Problem :: Rename "camera" to "lens" throughout the lines below, leaving everything else unchanged. Omit the pictures from your answer.

Spatial reasoning records ::
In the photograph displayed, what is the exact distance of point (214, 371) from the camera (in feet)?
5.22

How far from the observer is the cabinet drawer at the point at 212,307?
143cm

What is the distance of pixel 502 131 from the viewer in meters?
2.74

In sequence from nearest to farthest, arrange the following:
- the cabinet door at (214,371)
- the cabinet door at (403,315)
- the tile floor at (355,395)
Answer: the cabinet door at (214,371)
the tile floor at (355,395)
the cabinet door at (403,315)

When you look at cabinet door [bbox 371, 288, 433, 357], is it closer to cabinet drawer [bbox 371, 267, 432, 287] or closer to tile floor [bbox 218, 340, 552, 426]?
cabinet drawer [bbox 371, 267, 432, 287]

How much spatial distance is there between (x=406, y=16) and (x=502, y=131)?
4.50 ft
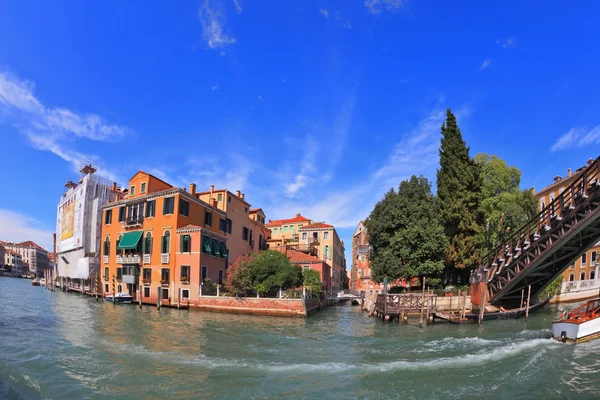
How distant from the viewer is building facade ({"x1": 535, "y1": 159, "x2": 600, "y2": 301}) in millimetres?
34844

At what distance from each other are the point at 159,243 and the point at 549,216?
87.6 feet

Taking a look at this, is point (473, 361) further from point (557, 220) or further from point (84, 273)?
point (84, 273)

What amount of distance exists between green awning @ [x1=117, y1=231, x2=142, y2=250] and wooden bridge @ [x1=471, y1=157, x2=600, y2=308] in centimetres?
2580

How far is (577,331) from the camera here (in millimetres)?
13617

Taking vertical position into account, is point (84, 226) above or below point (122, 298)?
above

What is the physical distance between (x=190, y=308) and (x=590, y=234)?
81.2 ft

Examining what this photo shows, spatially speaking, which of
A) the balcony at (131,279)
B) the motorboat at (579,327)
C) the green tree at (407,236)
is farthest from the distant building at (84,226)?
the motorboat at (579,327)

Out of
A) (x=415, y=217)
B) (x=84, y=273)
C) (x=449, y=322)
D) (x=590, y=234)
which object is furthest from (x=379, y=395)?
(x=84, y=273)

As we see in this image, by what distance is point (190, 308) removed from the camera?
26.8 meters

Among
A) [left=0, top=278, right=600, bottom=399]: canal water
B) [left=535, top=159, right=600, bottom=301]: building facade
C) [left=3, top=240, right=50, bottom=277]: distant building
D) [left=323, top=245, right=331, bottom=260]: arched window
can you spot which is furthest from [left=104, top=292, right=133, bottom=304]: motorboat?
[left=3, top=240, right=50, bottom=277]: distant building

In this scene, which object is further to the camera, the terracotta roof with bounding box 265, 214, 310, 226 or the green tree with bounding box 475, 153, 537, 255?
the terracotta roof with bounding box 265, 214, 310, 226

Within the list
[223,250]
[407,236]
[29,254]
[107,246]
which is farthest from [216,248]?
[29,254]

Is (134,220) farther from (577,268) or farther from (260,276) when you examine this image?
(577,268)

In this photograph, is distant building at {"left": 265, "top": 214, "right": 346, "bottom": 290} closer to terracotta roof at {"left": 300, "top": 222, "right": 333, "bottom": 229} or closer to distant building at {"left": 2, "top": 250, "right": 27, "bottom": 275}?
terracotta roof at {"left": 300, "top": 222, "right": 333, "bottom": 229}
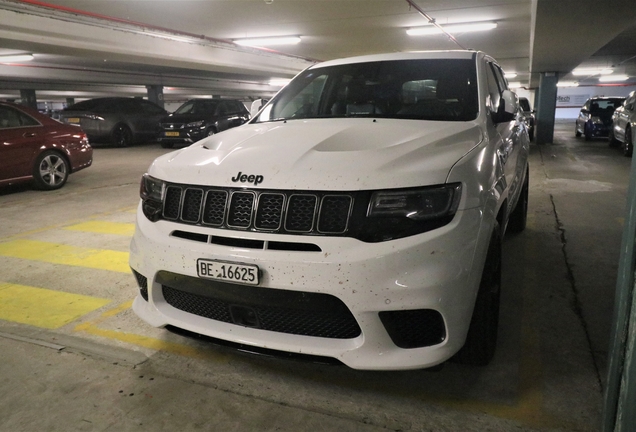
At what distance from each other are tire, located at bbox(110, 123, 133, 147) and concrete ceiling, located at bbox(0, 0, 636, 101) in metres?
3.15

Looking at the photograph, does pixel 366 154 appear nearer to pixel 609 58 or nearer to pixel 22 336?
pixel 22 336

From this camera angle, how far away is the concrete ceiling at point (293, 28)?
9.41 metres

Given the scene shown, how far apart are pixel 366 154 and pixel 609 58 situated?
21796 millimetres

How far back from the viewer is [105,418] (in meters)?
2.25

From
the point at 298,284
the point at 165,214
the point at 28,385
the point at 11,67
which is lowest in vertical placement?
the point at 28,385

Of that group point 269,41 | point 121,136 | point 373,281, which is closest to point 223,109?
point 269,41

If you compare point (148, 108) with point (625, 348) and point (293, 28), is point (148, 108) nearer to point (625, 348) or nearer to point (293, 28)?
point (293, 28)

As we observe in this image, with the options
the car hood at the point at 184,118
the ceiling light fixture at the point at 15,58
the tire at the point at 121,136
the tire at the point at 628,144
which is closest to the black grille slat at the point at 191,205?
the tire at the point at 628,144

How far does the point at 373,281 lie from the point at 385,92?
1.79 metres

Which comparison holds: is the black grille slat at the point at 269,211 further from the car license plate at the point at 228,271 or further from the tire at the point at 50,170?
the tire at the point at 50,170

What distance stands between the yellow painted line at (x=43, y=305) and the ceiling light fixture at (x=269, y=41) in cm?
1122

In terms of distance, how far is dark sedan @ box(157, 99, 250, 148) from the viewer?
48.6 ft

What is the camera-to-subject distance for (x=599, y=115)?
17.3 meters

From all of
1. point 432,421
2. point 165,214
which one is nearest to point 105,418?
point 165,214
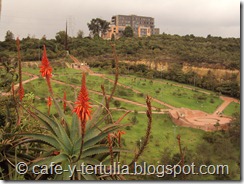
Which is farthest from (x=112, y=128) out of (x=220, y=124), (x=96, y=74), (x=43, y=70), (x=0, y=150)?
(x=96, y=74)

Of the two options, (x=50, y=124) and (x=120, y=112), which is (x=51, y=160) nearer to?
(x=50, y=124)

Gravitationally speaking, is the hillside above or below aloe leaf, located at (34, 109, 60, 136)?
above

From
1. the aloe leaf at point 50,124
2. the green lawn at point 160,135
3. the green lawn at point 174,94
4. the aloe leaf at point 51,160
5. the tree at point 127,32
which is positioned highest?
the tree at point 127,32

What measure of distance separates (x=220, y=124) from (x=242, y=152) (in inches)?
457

Task solution ::
In the photograph displayed, what is the exact distance of point (214, 371) from the lens (in feet)?
5.22

How far from the observer is the cabinet drawer at the point at 212,307?
143cm

What is the distance of pixel 502 131 from the viewer in meters?
2.74

In sequence from nearest to farthest, arrange the following:
- the cabinet door at (214,371)
- the cabinet door at (403,315)
- the tile floor at (355,395)
Answer: the cabinet door at (214,371)
the tile floor at (355,395)
the cabinet door at (403,315)

When you look at cabinet door [bbox 371, 288, 433, 357], is it closer to cabinet drawer [bbox 371, 267, 432, 287] or closer to tile floor [bbox 218, 340, 552, 426]?
cabinet drawer [bbox 371, 267, 432, 287]

How much spatial distance is there between (x=406, y=16) and (x=502, y=131)?
4.50 ft
How distant from the viewer is building facade ({"x1": 535, "y1": 159, "x2": 600, "y2": 301}) in millimetres?
34844

At what distance from each other are the point at 159,243 and the point at 549,216?
87.6 feet

Taking a look at this, is point (473, 361) further from point (557, 220) or further from point (84, 273)?
point (84, 273)

What amount of distance exists between green awning @ [x1=117, y1=231, x2=142, y2=250] and wooden bridge @ [x1=471, y1=157, x2=600, y2=308] in centimetres?
2580

How far is (577,331) from the lens here (in millimetres)?
13617

Taking vertical position into account, is point (84, 226) above or below point (122, 298)?
above

What is the physical distance between (x=190, y=308) and (x=590, y=234)?
81.2 ft

Examining what this photo shows, spatially speaking, which of
A) the balcony at (131,279)
B) the motorboat at (579,327)
C) the green tree at (407,236)
is farthest from the distant building at (84,226)?
the motorboat at (579,327)

Out of
A) (x=415, y=217)
B) (x=84, y=273)
C) (x=449, y=322)
D) (x=590, y=234)
which object is furthest from (x=379, y=395)?
(x=84, y=273)

As we see in this image, by what distance is point (190, 308) removed from the lens?
26.8 meters

Among
A) [left=0, top=278, right=600, bottom=399]: canal water
B) [left=535, top=159, right=600, bottom=301]: building facade
C) [left=3, top=240, right=50, bottom=277]: distant building
D) [left=323, top=245, right=331, bottom=260]: arched window
can you spot which is furthest from [left=104, top=292, right=133, bottom=304]: motorboat?
[left=3, top=240, right=50, bottom=277]: distant building

In this scene, which object is further to the lens, the terracotta roof with bounding box 265, 214, 310, 226 or the green tree with bounding box 475, 153, 537, 255?
the terracotta roof with bounding box 265, 214, 310, 226

Within the list
[223,250]
[407,236]
[29,254]
[107,246]
which is farthest from [216,248]?
[29,254]

Is (134,220) farther from (577,268) or farther from (260,276) when you examine this image?
(577,268)

In this photograph, is distant building at {"left": 265, "top": 214, "right": 346, "bottom": 290} closer to terracotta roof at {"left": 300, "top": 222, "right": 333, "bottom": 229} or closer to distant building at {"left": 2, "top": 250, "right": 27, "bottom": 275}?
terracotta roof at {"left": 300, "top": 222, "right": 333, "bottom": 229}
At what distance from each other are tire, located at bbox(110, 123, 133, 147) and concrete ceiling, located at bbox(0, 0, 636, 101) in metres?
3.15

Looking at the photograph, does pixel 366 154 appear nearer to pixel 609 58 or nearer to pixel 22 336?
pixel 22 336

From this lens angle, how far away is the concrete ceiling at point (293, 28)?
9.41 metres

Given the scene shown, how far apart are pixel 366 154 and pixel 609 58 situated?
21796 millimetres

How far back from the viewer is [105,418] (in meters)?
2.25

From
the point at 298,284
the point at 165,214
the point at 28,385
the point at 11,67
which is lowest in vertical placement?
the point at 28,385

Of that group point 269,41 | point 121,136 | point 373,281, which is closest to point 223,109?
point 269,41

If you compare point (148, 108) with point (625, 348) and point (293, 28), is point (148, 108) nearer to point (625, 348) or nearer to point (293, 28)?
point (293, 28)

As we observe in this image, with the options
the car hood at the point at 184,118
the ceiling light fixture at the point at 15,58
the tire at the point at 121,136
the tire at the point at 628,144
which is closest to the black grille slat at the point at 191,205?
the tire at the point at 628,144

How far does the point at 373,281 lie from the point at 385,92?
1.79 metres

Which comparison holds: is the black grille slat at the point at 269,211 further from the car license plate at the point at 228,271 or further from the tire at the point at 50,170?
the tire at the point at 50,170

What distance stands between the yellow painted line at (x=43, y=305) and the ceiling light fixture at (x=269, y=41) in cm?
1122

In terms of distance, how far is dark sedan @ box(157, 99, 250, 148) from the viewer?
48.6 ft

What is the lens-to-subject distance for (x=599, y=115)?
17.3 meters

From all of
1. point 432,421
2. point 165,214
which one is nearest to point 105,418?
point 165,214
Which is farthest from (x=112, y=128) out of (x=220, y=124), (x=96, y=74), (x=43, y=70), (x=0, y=150)?
(x=96, y=74)

Of the two options, (x=50, y=124) and (x=120, y=112), which is (x=51, y=160) nearer to?
(x=50, y=124)

Gravitationally speaking, is the hillside above or below aloe leaf, located at (34, 109, 60, 136)?
above

From
1. the aloe leaf at point 50,124
2. the green lawn at point 160,135
3. the green lawn at point 174,94
4. the aloe leaf at point 51,160
5. the tree at point 127,32
which is positioned highest?
the tree at point 127,32

What measure of distance separates (x=220, y=124) from (x=242, y=152) (in inches)?
457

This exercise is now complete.